Please report each line in the material below that includes "serow".

## The records
□ □ □ □ □ □ □

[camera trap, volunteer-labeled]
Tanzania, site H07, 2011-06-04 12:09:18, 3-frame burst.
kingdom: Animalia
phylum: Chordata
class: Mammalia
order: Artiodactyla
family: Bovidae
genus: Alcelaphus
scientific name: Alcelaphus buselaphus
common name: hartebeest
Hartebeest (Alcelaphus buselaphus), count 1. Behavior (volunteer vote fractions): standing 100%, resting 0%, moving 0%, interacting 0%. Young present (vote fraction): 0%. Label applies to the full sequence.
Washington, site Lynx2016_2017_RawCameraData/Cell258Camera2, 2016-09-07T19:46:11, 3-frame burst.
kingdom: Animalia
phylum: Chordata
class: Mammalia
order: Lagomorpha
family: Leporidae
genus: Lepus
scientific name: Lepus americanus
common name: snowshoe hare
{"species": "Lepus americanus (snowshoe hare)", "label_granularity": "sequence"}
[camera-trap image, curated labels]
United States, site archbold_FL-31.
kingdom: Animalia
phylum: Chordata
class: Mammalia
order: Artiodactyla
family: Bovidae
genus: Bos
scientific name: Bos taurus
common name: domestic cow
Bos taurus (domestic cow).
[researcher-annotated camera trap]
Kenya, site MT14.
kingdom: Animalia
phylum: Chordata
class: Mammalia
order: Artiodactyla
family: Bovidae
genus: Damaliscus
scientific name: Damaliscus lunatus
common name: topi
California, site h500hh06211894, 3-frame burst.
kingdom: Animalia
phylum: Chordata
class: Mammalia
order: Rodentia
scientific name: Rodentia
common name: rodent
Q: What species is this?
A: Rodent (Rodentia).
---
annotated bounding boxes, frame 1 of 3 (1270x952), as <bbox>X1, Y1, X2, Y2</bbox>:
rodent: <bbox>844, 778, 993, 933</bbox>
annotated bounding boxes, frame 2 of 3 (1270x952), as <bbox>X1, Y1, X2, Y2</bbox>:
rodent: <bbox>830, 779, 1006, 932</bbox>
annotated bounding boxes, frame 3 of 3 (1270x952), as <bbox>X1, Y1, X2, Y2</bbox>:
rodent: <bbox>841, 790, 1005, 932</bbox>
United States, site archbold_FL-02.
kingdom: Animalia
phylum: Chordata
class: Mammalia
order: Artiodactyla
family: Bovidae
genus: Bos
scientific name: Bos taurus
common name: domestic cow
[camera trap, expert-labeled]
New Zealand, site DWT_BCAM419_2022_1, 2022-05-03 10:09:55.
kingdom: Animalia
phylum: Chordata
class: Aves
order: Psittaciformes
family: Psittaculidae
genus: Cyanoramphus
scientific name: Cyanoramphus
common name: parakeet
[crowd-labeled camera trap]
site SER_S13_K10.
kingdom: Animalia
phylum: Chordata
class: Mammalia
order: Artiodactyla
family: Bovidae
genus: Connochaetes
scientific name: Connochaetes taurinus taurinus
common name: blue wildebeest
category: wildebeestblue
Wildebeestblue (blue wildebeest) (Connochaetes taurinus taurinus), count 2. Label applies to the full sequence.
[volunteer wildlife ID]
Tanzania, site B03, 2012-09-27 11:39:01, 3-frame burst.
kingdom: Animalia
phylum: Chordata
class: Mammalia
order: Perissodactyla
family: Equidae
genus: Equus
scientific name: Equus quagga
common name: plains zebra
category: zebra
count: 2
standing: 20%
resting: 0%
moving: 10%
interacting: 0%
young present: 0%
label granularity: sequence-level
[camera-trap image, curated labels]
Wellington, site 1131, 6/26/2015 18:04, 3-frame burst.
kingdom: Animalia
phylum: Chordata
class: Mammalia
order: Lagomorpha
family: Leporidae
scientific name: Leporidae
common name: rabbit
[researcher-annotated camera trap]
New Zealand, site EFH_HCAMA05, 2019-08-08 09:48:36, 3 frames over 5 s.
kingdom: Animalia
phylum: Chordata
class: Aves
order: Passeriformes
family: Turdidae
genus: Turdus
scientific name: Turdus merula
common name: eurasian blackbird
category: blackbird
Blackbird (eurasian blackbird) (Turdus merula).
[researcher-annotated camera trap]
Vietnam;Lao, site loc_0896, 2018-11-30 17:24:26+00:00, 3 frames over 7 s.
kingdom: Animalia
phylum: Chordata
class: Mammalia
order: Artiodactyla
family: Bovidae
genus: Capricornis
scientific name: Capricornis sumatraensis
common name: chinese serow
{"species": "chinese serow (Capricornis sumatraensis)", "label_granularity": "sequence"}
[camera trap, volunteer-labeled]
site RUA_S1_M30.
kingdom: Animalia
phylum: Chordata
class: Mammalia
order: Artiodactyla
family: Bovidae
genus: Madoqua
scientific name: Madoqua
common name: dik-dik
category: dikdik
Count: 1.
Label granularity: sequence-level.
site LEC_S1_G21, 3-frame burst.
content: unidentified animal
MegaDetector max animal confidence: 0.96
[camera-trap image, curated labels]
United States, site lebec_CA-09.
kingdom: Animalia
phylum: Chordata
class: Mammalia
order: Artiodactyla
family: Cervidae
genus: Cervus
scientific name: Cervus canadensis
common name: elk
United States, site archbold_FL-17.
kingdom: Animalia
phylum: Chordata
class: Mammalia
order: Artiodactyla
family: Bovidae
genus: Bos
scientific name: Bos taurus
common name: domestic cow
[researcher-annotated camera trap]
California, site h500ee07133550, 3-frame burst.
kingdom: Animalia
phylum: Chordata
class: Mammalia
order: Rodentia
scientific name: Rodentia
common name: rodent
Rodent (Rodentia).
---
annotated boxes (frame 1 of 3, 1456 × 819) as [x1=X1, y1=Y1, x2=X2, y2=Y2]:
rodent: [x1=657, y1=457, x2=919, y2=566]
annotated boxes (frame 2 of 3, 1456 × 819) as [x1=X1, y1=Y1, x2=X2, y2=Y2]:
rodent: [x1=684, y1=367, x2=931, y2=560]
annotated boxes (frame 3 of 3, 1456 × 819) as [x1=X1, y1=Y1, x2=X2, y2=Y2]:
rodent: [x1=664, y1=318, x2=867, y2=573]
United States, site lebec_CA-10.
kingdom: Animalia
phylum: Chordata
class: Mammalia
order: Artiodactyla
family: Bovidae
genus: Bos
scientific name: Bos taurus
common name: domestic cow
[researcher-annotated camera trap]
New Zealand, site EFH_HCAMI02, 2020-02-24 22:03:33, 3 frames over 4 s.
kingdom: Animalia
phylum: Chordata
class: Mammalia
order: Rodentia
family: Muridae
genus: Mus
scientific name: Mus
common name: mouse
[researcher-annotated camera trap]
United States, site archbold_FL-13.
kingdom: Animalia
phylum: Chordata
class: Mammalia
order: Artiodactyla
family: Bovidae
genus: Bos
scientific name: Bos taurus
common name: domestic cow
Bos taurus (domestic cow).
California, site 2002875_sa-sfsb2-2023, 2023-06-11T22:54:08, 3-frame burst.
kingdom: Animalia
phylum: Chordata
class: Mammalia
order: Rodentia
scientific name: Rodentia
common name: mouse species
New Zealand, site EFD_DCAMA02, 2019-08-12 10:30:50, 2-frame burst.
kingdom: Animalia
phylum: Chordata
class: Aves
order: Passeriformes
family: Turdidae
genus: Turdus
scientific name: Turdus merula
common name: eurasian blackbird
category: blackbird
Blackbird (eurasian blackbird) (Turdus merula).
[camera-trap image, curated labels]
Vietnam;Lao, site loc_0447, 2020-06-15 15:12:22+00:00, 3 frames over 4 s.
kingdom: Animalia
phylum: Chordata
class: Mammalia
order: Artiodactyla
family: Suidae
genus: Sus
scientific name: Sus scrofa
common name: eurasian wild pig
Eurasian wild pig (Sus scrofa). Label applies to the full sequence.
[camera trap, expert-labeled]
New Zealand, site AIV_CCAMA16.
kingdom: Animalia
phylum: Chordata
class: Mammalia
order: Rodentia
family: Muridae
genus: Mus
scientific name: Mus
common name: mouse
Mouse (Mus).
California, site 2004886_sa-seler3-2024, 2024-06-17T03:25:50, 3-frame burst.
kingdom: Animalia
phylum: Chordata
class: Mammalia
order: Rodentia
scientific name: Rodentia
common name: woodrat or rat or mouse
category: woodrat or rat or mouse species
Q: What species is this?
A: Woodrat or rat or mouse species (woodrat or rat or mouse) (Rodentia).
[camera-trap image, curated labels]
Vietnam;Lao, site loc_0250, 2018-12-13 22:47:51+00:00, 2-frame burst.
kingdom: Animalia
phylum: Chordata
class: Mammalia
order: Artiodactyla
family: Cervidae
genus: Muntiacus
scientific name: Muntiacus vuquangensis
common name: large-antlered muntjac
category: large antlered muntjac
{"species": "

□ □ □ □ □ □ □

## The completed task
common name: chinese serow
{"species": "chinese serow (Capricornis sumatraensis)", "label_granularity": "sequence"}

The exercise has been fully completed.